Bundesgerichtshof
Beschl. v. 23.03.1995, Az.: 1 StR 496/87
Zustellung des Antrags des Generalbundesanwalts auf Verwerfung der Revision an den Pflichtverteidiger bei Rechtsmittelsbegründung auch durch den Angeklagten selbst
Bibliographie
- Gericht
- BGH
- Datum
- 23.03.1995
- Aktenzeichen
- 1 StR 496/87
- Entscheidungsform
- Beschluss
- Referenz
- WKRS 1995, 19701
- Entscheidungsname
- [keine Angabe]
- ECLI
- [keine Angabe]
Rechtsgrundlage
Verfahrensgegenstand
Vorsätzliche Körperverletzung u.a.
Prozessgegner
Ali Asghar E.-J. aus T., geboren am ... 1953 in Y. (Iran).
Der 1. Strafsenat des Bundesgerichtshofs hat
am 23. März 1995
einstimmig beschlossen:
Tenor:
Die Gegenvorstellung des Angeklagten gegen den Beschluß des Senats vom 14. Februar 1995 wird zurückgewiesen.
Gründe
Die "Gegenvorstellung", die der Angeklagte mit Schreiben vom 13. März 1995 erhoben hat, bleibt erfolglos.
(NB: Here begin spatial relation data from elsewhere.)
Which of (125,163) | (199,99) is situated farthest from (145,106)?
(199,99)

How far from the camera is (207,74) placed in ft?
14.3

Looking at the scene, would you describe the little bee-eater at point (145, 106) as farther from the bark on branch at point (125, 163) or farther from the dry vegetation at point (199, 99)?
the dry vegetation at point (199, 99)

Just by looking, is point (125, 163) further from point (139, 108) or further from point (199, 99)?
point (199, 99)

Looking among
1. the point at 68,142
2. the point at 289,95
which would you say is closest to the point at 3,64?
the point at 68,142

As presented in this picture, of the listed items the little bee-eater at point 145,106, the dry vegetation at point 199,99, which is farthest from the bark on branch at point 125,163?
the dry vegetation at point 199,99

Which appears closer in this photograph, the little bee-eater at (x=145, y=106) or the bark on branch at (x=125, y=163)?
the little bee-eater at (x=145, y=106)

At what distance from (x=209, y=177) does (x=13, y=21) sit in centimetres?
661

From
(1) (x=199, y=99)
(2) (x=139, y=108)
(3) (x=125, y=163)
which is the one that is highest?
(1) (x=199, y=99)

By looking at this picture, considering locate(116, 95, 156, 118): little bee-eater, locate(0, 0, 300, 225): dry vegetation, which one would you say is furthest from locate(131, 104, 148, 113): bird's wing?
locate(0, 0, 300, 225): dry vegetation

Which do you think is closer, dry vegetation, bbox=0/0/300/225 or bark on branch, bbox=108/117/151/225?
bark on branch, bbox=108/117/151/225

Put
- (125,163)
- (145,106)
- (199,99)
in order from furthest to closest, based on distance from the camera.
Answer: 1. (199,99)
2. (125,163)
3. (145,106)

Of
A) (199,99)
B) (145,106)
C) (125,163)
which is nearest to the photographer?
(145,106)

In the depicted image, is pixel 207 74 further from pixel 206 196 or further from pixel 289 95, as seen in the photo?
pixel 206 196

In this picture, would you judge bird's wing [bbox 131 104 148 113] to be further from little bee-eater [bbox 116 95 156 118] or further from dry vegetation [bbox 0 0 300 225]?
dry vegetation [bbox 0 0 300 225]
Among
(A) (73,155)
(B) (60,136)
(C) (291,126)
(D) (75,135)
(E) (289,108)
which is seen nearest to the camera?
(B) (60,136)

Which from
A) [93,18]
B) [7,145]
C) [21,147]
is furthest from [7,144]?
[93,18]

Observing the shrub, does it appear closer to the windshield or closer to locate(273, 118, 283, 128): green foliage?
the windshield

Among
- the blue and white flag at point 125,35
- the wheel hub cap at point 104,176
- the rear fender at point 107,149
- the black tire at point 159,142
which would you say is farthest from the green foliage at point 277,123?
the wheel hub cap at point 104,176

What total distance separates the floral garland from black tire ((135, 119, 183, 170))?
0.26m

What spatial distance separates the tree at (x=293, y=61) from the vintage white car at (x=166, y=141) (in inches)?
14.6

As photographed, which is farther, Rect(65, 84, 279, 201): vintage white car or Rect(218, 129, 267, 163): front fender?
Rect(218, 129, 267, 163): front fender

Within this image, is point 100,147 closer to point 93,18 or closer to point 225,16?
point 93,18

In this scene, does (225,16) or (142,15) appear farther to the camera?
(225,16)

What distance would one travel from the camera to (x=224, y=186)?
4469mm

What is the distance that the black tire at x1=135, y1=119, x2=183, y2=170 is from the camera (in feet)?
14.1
Wie der Senat in seinem Beschluß vom 14. Februar 1995 ausgeführt hat, genügte es, daß der Antrag des Generalbundesanwalts, die Revision des Angeklagten als offensichtlich unbegründet zu verwerfen, dem Pflichtverteidiger zugestellt wurde. Das gilt unabhängig davon, daß neben Rechtsanwalt A., der die Revisionsbegründung vom 2. November 1987 einreichte, auch der Angeklagte selbst das Rechtsmittel zu Protokoll der Geschäftsstelle begründet hatte (vgl. Kleinknecht/Meyer-Goßner, StPO 41. Aufl. § 349 Rdn. 15 sowie OLG Köln OLGSt aF § 349 StPO S. 9).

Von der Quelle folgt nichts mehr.